Prefeito de Petrópolis anuncia redução na passagem de ônibus, que fica mais barata a partir de 1° de agosto

O prefeito interino de Petrópolis, Hingo Hammes, garantiu, nesta sexta-feira (16/7), a redução na tarifa de ônibus a partir do dia 1º de agosto. A redução será de R$ 0,20, de R$ 4,40 para R$ 4,20. Além disso, o governo municipal conseguiu junto às empresas a assinatura de um termo de compromisso para o retorno de 100% da frota de ônibus nas linhas troncais, em horários de pico.

As mudanças ocorrem após pressão do governo municipal para garantir melhorias no sistema de transporte, já que uma decisão judicial determinou, no fim do ano passado, pagamento de subsídio às empresas, em decorrência de alegado desequilíbrio financeiro durante a pandemia e também do não pagamento de valores previstos em lei para subsidiar a gratuidade de estudantes. Desde o início do ano, o governo municipal vem negando o pagamento sem a garantia de melhorias no sistema, em benefício da população. A contrapartida garantida agora – com redução do valor da passagem e retorno da frota – segue na contramão do que vêm fazendo outros municípios, ao subsidiar o transporte público no contexto da pandemia da covid-19, sem qualquer tipo de melhoria no sistema.

“Desde o início do ano vínhamos buscando diálogo com as empresas, de forma a garantir melhorias no sistema de transporte. Tudo o que envolve este serviço sempre foi motivo de muita preocupação, especialmente neste período de pandemia. O problema é que toda a questão estava judicializada, o que dificultava a gestão do município sobre o serviço”, explicou o prefeito interino Hingo Hammes.

“Agora, com a garantia de redução da tarifa e compromisso das empresas – formalizado judicialmente – de retorno da frota nos horários de maior movimento, damos um passo firme e importante na direção de soluções para tenhamos um transporte mais eficiente e de melhor qualidade. Temos conhecimento das alegações das empresas, mas também, e principalmente, da necessidade do trabalhador que depende do transporte público”, destacou Hammes, que trabalhou, ao lado do procurador do Município, Fabio Alves, e do Controlador Geral, Alex Christ, no processo que culminou, agora, no termo de compromisso validado por empresas, Prefeitura e Ministério Público. “É uma vitória em favor da população”, frisou.

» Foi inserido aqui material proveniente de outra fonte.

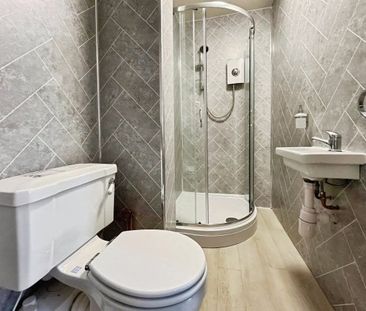 Surrey Street, NR1 3PG - Photo 3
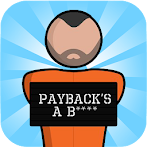 Prison Payback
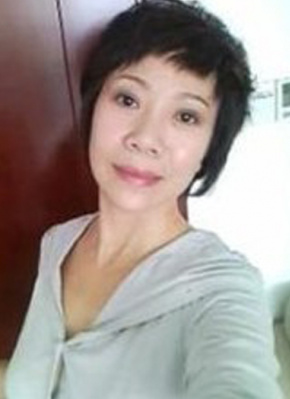 刘婷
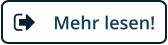 Mehr lesen!
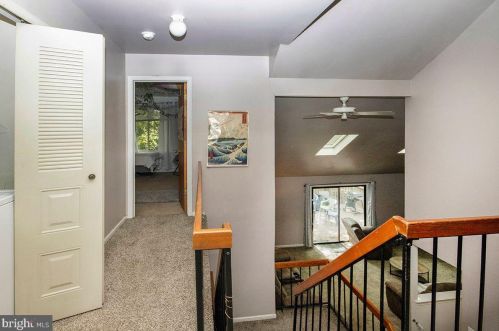 231 Keats Ct, Erial, NJ 08081-1125
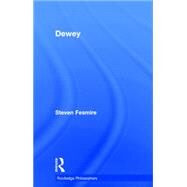 Dewey by Fesmire; Steven, 9780415782746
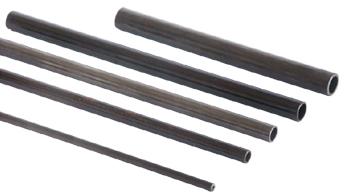 Hydraulic Tube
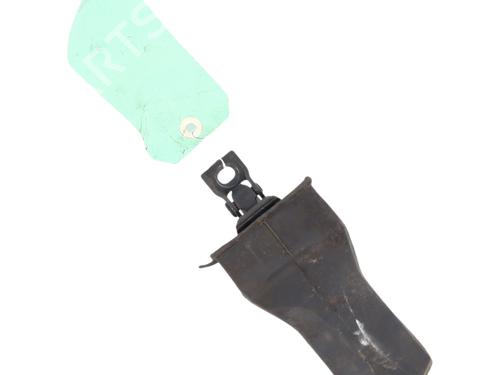 Dørhængsel/Dørbegrænser Dørhængsel/Dørbegrænser VW POLO V (6R1, 6C1) [2009-2022] 34203386 34203386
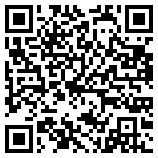 QR Code for Riveting Frame in Littleton, CO 80122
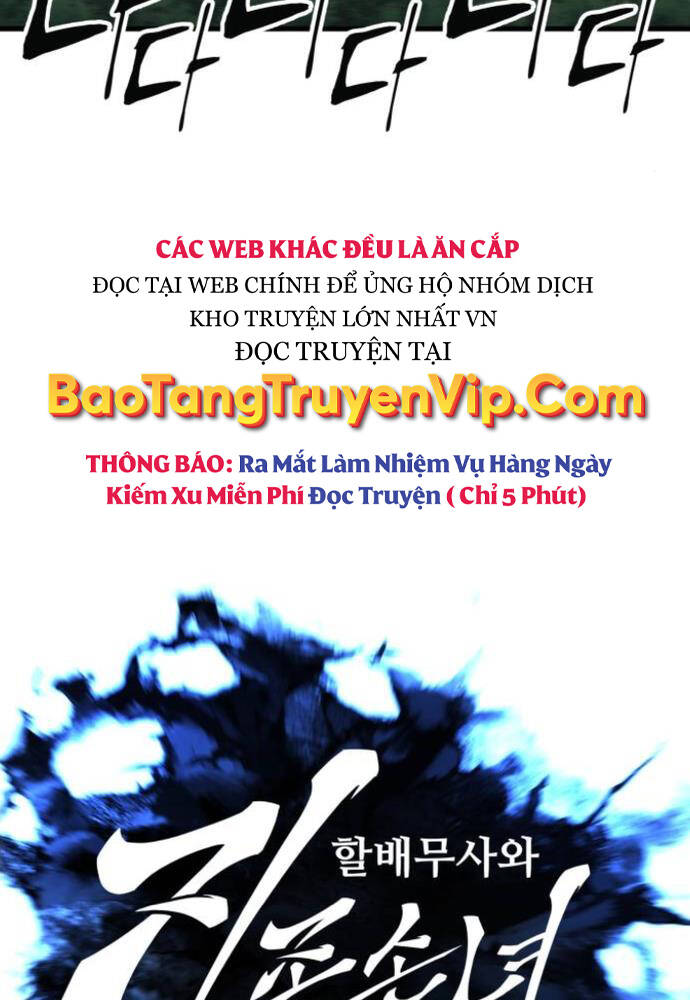 Ông Võ Giả Và Cháu Chí Tôn Chapter 17 - Trang 2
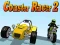 Jwèt Coaster Racer 2 sou entènèt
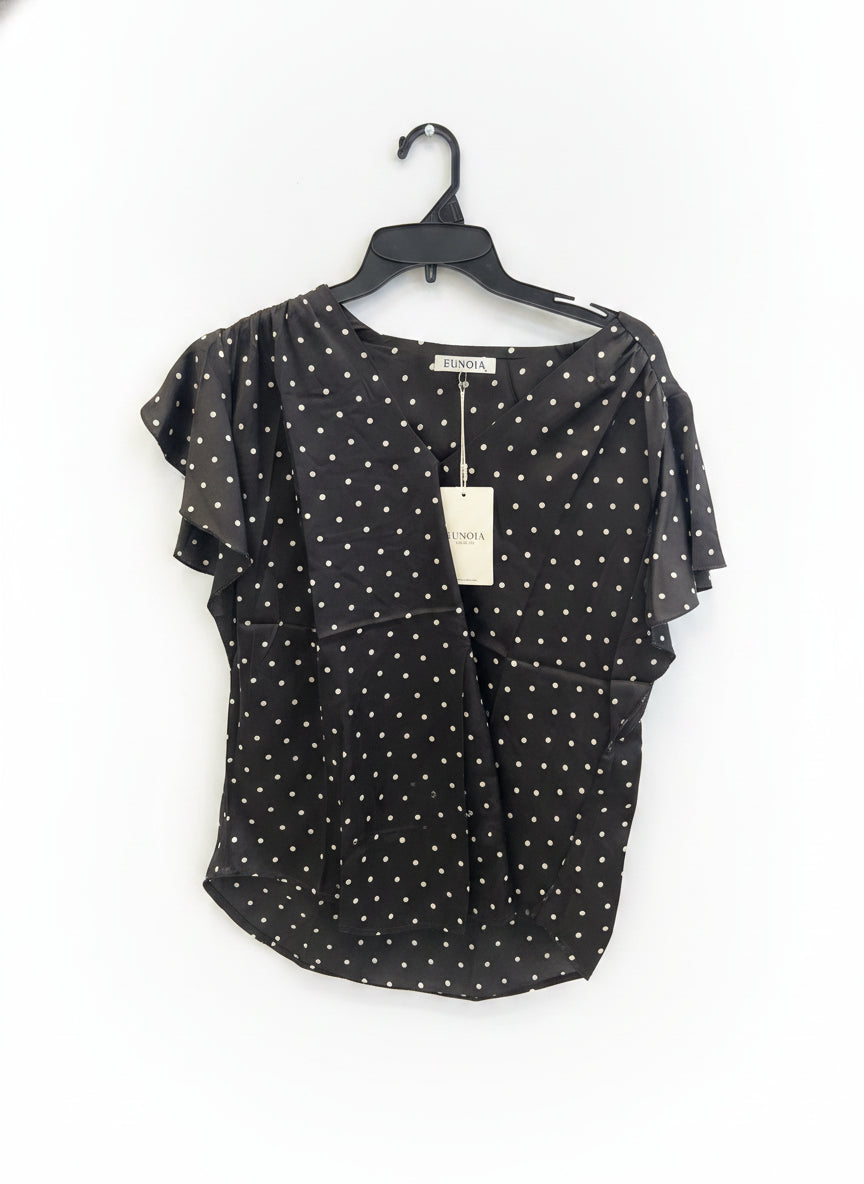 Blusa E-232725-12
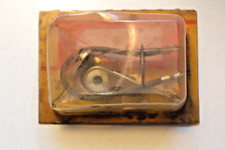 2x Bosch Zündkontakte NOS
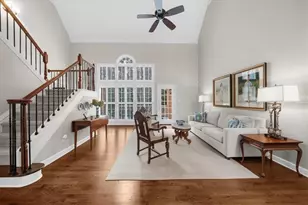 340 Laurel Oak Dr, Suwanee, GA 30024 - Photo 11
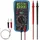 EMOS Digital Multimeter MD-410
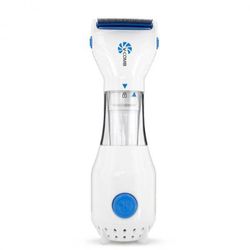 شانه ضد شپش وی کامب مدل TTVC01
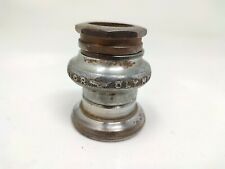 serie sterzo headset 1"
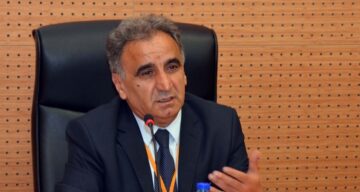 Hitit Üniversitesini üzen vefat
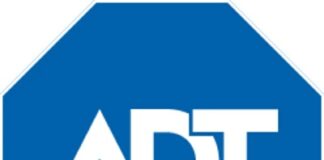 ADT joins CSA board of directors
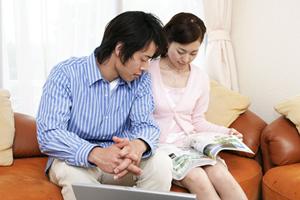 加齢で小さく見える瞳に対応するカラコン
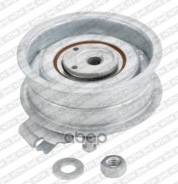    Audi A3/A4/Vw Golf/Passat/Bora 1.6-2.0 95- SNR . KD45732 SNR KD45732 KD45732 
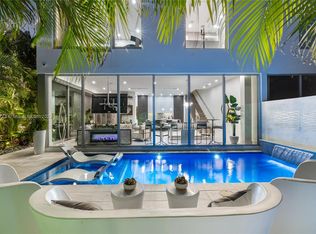 3000 Banyan Rd #B, Boca Raton, FL 33432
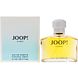 Joop! Le Bain Eau De Parfum 75ML Joop! Le Bain Eau De Parfum 75ML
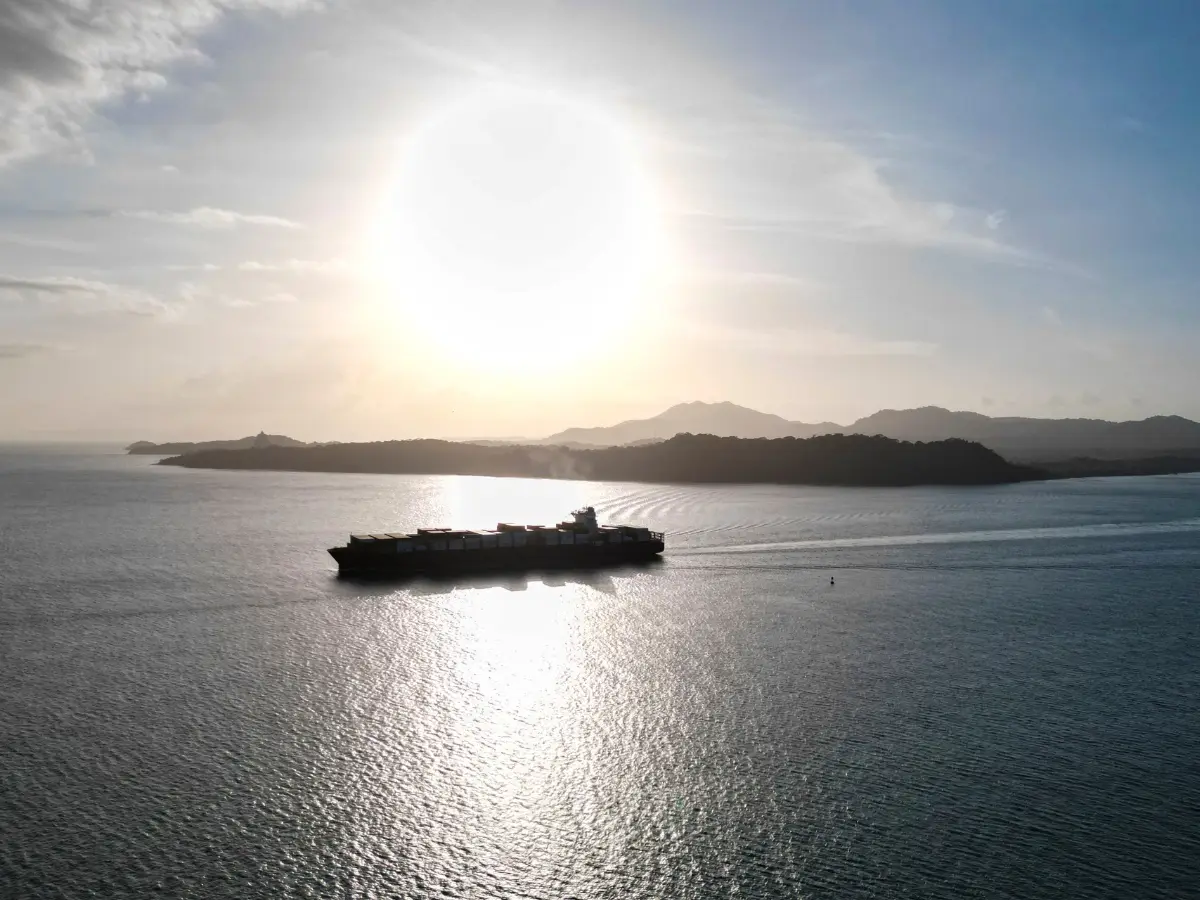 China discovers vast gold and silver 'mine' in the Pacific with unheard-of deposits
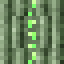 Ruina Special Dungeon Pillar icon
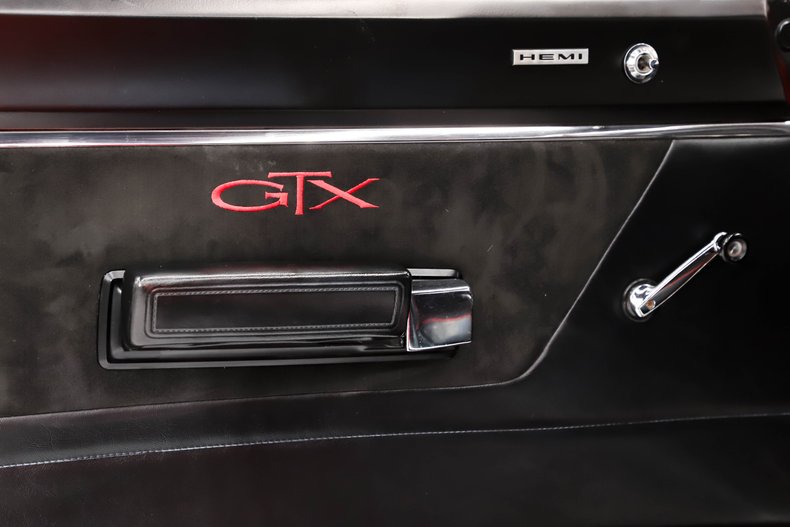 Unknown-Gtx-1969-Viper-Red-Black-6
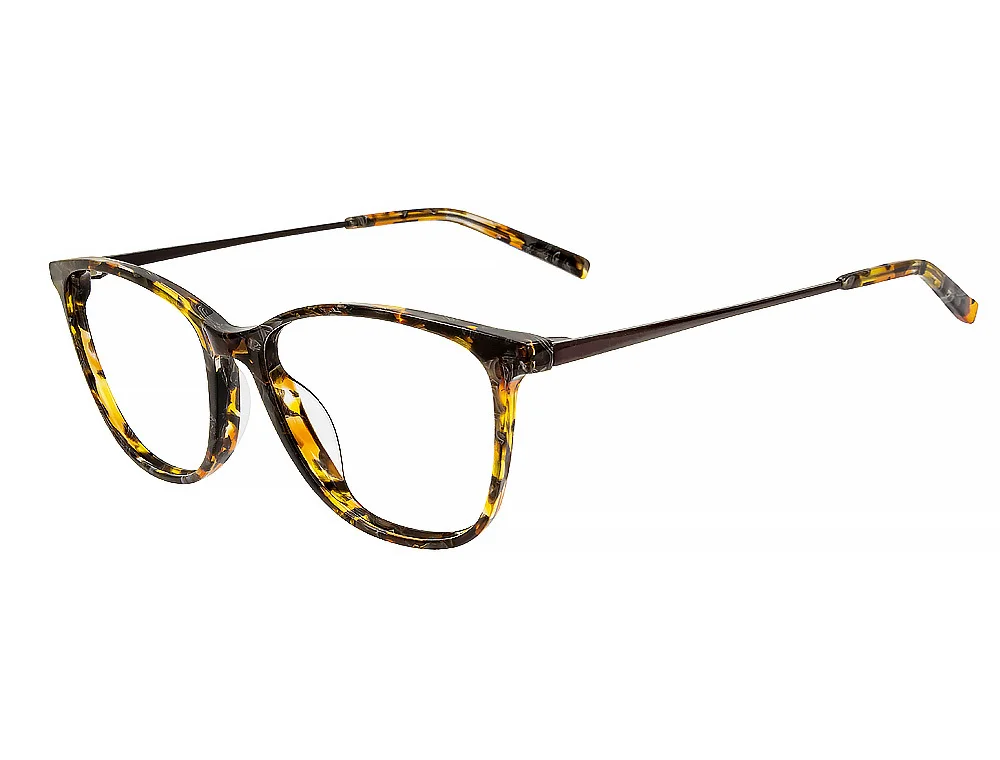 Cafe Lunettes Eyeglasses CAFE3363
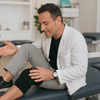 JointFlow™ – Återfå smärtfri rörlighet varje dag, utan kirurgi eller mediciner!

Para cobrar a redução da passagem, o município utilizou o simulador de tarifas do próprio Sindicato das Empresas de Transporte – Setranspetro, que previa que, se houvesse pagamento de subsídio municipal para a gratuidade, a tarifa poderia ser mais barata. “Essa redução do valor faz parte de um pacote de mudanças no sistema proposto pelo município”, salientou o diretor-presidente da CPTrans, Luciano Moreira.

Segundo o procurador geral do município, Fábio Alves, as empresas assumiram o compromisso de já retomar a operação com média de 80% da oferta de viagens e 90% das linhas troncais nos horários de pico. A partir de 1º de agosto, a operação deve ser com 100% da frota nas linhas troncais nos horários de pico. “Neste prazo de um mês as empresas deverão se readequar, contratando rodoviários para garantir o retorno das linhas e horários que deixaram de operar”, ressaltou.

“Se era necessário pagamento do subsídio, era também necessária a garantia de um sistema de transporte melhor, com mais ônibus em circulação e infraestrutura adequada. Estudamos ainda a implantação de corredores exclusivos em vias troncais e medidas que já estão sendo adotadas para impedir a concorrência desleal, como a intensificação, junto com o Detro, das fiscalizações no transporte clandestino”, ressaltou o diretor-presidente da CPTrans.

O subsídio em outras cidades

Na última semana, a prefeitura de Juiz de Fora, Minas Gerais, anunciou o subsídio do transporte coletivo para manter o preço da passagem de ônibus sem reajuste. Segundo a gestão municipal da cidade mineira, um acordo realizado para evitar o aumento da tarifa e evitar demissões. Em abril, sem anunciar contrapartidas, a prefeitura de Campinas, no interior de São Paulo, divulgou o subsídio de R$ 72 milhões ao sistema de transporte público. Valor considerado insuficiente pela Associação das Empresas de Transporte Coletivo Urbano de Campinas.

Na capital, em março, a Rio Ônibus, sindicato que representa as empresas de ônibus do Rio de Janeiro, informou que acumula um déficit de receita de R$ 1,2 bilhão, considerando o período de um ano de pandemia de Covid-19, quando a média diária de passageiros transportados caiu (segundo o sindicato) de 3,5 milhões para 1,8 milhão. Um acordo de subsídio ainda não foi divulgado pela gestão municipal. Ainda em março, a perspectiva do aumento no ISS levou o Rio Ônibus a indicar a possibilidade de aumento de R$ 0,10 na tarifa.